Rephrasing it slightly for bureaucrats, I would say,
We know what to do, but we don't know how to get it done.
Outsiders are frustrated at governments for not acting on these issues. One of the ways they channel their anger is by writing opeds that largely focus on reiterating the problem, the 'what'. They feel they have said something on the problem. Unfortunately, these mean for little, except fulfilling the commentators' psychological satisfaction at having expressed his/her view on a public forum. Worse, they can become boring and, in case of commentators with a reputation and therefore likely to easily find a pulpit in the mainstream newspapers, it can end up crowding out less reputed others with more relevant ideas to present. 

Even if some commentators venture beyond stating the problem, most often they end up suggesting solutions that are so conceptual or macro-level as to be impractical and not actionable or reflect dogmatic ideological preferences. Housing can be made affordable by increasing the stock of such housing. Traffic congestion can be addressed by good master plans and (something called) Transit Oriented Development (TOD). Agriculture productivity can be increased by investing in irrigation and deregulating the sector. Everything from NPA problem of banks to electricity distribution losses can be addressed by privatisation. Or state capacity can be improved by lateral entry. 

Public commentators who seek to move the needle on a major public issue need to realise that they can be influential only if they move beyond 'how' and engage seriously with the 'what'. Relevant, practical, and actionable (the trinity of fiscally supportable, politically acceptable, and bureaucratically feasible) suggestions are what would be valuable and contribute to moving the needle. The rest is all catharsis.

So, a very gentle unsolicited advice to outsiders trying to influence governments. Get beyond the 'what'. Tell governments "how" to do that "what"?

Data listing -

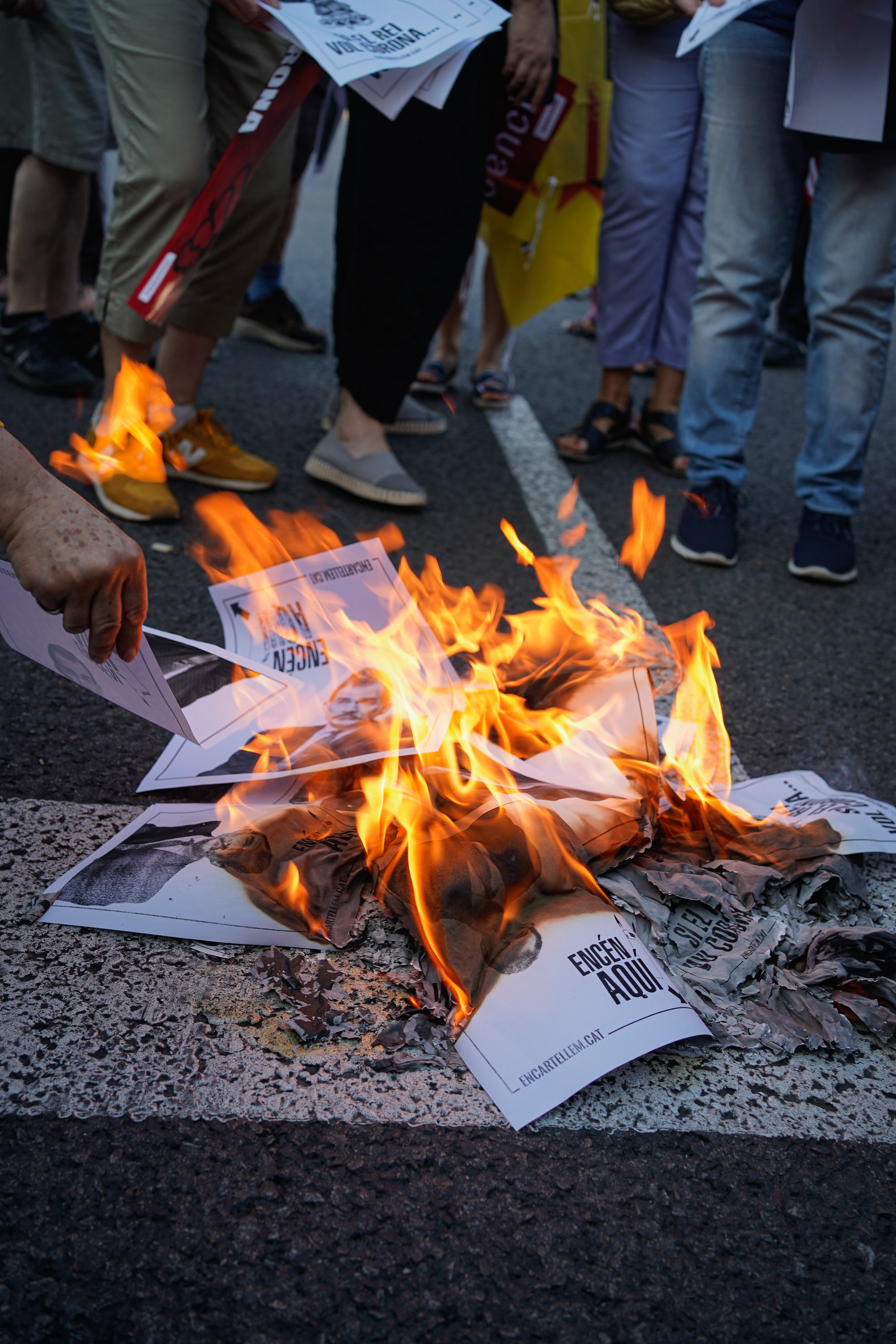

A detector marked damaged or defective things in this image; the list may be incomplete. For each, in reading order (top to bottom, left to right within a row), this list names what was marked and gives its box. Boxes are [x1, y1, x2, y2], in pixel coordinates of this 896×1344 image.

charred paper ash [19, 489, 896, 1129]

---

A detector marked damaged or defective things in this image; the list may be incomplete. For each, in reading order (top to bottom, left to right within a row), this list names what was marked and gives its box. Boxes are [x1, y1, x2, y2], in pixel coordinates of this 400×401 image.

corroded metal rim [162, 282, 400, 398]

Requirement -
Answer these questions from the text above on commentators advising governments:
1. What do outsiders' opeds largely focus on?
2. By what two means can traffic congestion be addressed, according to the suggestions the text cites?
3. What three things make up the "trinity" named in parentheses?

Solution below -
1. Reiterating the problem, the 'what'.
2. Good master plans and Transit Oriented Development (TOD).
3. Fiscally supportable, politically acceptable, and bureaucratically feasible.